Session Chairs: Curtis H. Whitson, PERA; Yun Wang, BP

This session will address the challenges of characterising fluid streams for applications in different disciplines using different software tools. Fluid characterisation underpins the understanding of multi-phase fluid flow both in porous media in the subsurface, and in flow lines and processing facilities away from the subsurface, as the fluid flow is heavily influenced by the phase behaviour and fluid properties under these varied conditions. Even though the need for fluid characterisation is common among the different applications in the subsurface and beyond, there is no consensus on a common approach for characterising fluids for different disciplines, nor is there a common platform tool for fluid characterisation.
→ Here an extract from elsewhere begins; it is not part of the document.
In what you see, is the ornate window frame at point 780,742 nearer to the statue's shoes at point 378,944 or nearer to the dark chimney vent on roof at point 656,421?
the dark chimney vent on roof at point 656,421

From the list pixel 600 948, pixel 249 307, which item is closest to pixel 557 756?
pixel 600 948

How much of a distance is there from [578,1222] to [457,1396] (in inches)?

This session is designed to stimulate robust discussions about the best practices that the industry adopts to characterise hydrocarbon fluids for different disciplines. This session can help address a number of interesting questions related to this topic.
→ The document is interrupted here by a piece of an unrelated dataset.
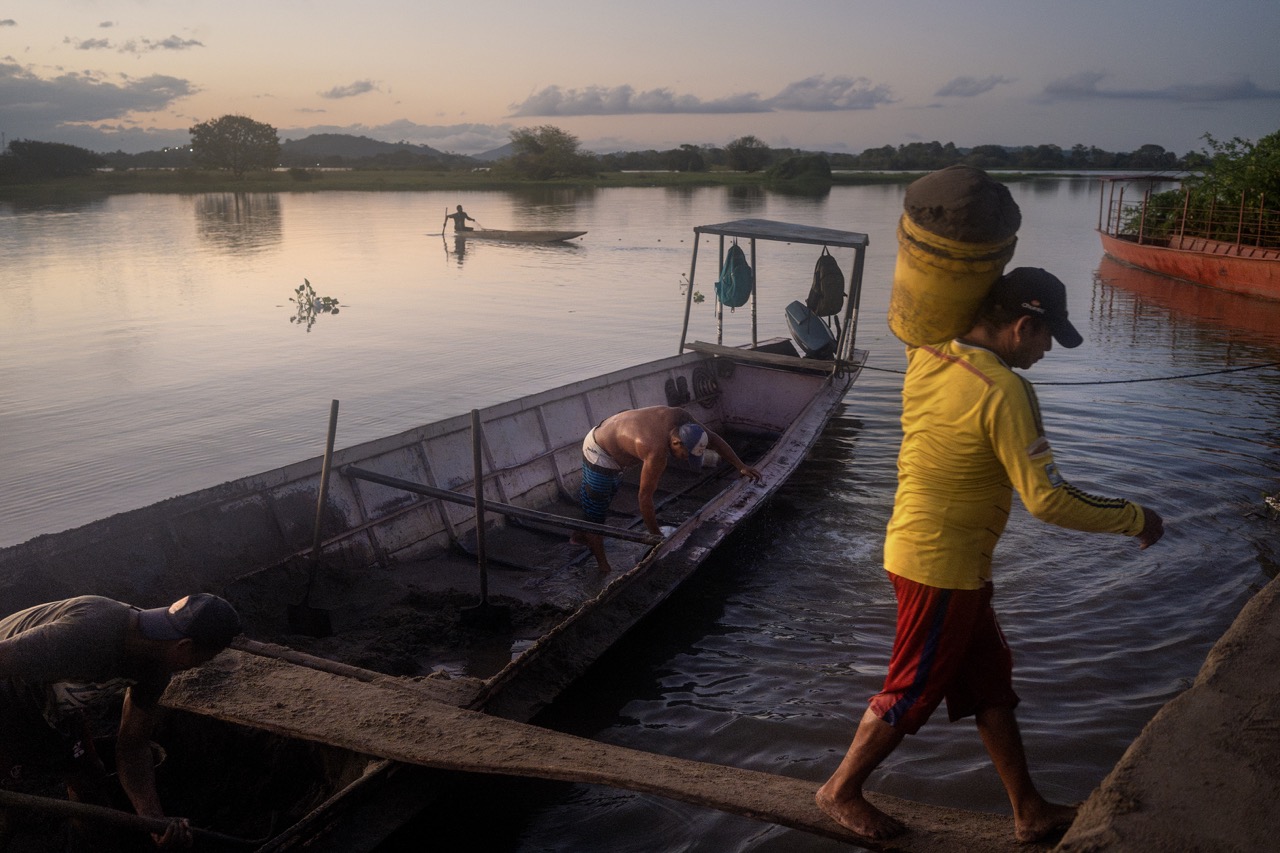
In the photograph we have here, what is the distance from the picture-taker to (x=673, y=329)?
17234mm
For instance, do we routinely collect PVT data covering a wide range of pressures, temperatures and compositions for a variety of applications, such as reservoir engineering, flow assurance and process engineering? When we develop fluid characterisation for solid phase onset (hydrates, wax, asphaltenes, etc.), what data besides onset conditions do we include for calibrating fluid characterisation? When we develop fluid characterisation for sour fluids, do we have robust data for H2S partitioning in liquid, vapour and aqueous phases over a wide range of pressures, temperatures, compositions, and water ionic compositions and pH values? Do we frequently develop a reference “truth” Equation of State (EoS) fluid characterisation from which different versions of fit-for-purpose EoS descriptions can be derived for different disciplines? Do we always generate PVT tables from an underlying EoS fluid characterisation so that there is consistency across different disciplines? How do we ensure that the compositional ranges considered in the subsurface models over the life of the field, are properly captured in the modelling of steady state and transient multi-phase flow downstream of the subsurface? What are the best practices of navigating the multiple modelling tools that have different phase behaviour and fluid property calculation functionalities?

In addition to fluid characterisation, this session will feature discussions about hydrocarbon fluid sampling from a multidisciplinary integration point of view. Participants will discuss the different ways to design a robust fluid sampling programme so that there is enough sample volume with sufficient sample quality to cover laboratory analysis for different disciplines.